## PROBLEM DESCRIPTION
Reproduce exactly the lines below from the one containing "- Patient malaria status: uninfected" through the one containing "Approximate object centers, in", including both, and nothing else.

==== MATERIAL PROVIDED ====

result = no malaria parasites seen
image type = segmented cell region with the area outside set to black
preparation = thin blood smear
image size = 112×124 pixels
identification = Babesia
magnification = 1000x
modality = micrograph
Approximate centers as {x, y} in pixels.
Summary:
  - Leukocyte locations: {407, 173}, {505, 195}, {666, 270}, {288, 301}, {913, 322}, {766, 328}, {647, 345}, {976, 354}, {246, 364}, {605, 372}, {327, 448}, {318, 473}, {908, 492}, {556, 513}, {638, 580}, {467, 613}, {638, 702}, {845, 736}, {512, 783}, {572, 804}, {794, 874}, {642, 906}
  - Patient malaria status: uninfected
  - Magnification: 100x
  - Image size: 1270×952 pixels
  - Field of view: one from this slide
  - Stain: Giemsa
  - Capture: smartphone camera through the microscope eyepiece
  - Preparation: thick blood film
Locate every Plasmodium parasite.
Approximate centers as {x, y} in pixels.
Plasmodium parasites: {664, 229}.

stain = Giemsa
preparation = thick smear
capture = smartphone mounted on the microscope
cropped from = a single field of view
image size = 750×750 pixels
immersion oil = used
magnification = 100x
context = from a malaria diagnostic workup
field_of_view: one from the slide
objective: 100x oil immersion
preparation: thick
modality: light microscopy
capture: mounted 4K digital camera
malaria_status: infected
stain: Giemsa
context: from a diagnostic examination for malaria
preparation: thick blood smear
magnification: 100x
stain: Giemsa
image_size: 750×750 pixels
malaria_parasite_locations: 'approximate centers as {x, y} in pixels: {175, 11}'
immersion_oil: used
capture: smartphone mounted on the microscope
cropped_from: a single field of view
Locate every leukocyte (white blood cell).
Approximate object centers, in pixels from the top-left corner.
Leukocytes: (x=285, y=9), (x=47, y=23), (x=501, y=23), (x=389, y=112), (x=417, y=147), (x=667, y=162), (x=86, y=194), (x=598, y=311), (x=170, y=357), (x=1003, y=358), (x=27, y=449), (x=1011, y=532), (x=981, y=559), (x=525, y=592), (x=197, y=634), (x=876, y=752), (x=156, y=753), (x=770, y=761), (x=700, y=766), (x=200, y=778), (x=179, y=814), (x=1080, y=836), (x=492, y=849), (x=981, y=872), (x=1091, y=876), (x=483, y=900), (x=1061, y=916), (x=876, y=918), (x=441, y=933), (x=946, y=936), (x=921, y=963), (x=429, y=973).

====

## RESULT BELOW
  - Patient malaria status: uninfected
  - Magnification: 100x
  - Image size: 1270×952 pixels
  - Field of view: one from this slide
  - Stain: Giemsa
  - Capture: smartphone camera through the microscope eyepiece
  - Preparation: thick blood film
Locate every Plasmodium parasite.
Approximate centers as {x, y} in pixels.
Plasmodium parasites: {664, 229}.

stain = Giemsa
preparation = thick smear
capture = smartphone mounted on the microscope
cropped from = a single field of view
image size = 750×750 pixels
immersion oil = used
magnification = 100x
context = from a malaria diagnostic workup
field_of_view: one from the slide
objective: 100x oil immersion
preparation: thick
modality: light microscopy
capture: mounted 4K digital camera
malaria_status: infected
stain: Giemsa
context: from a diagnostic examination for malaria
preparation: thick blood smear
magnification: 100x
stain: Giemsa
image_size: 750×750 pixels
malaria_parasite_locations: 'approximate centers as {x, y} in pixels: {175, 11}'
immersion_oil: used
capture: smartphone mounted on the microscope
cropped_from: a single field of view
Locate every leukocyte (white blood cell).
Approximate object centers, in pixels from the top-left corner.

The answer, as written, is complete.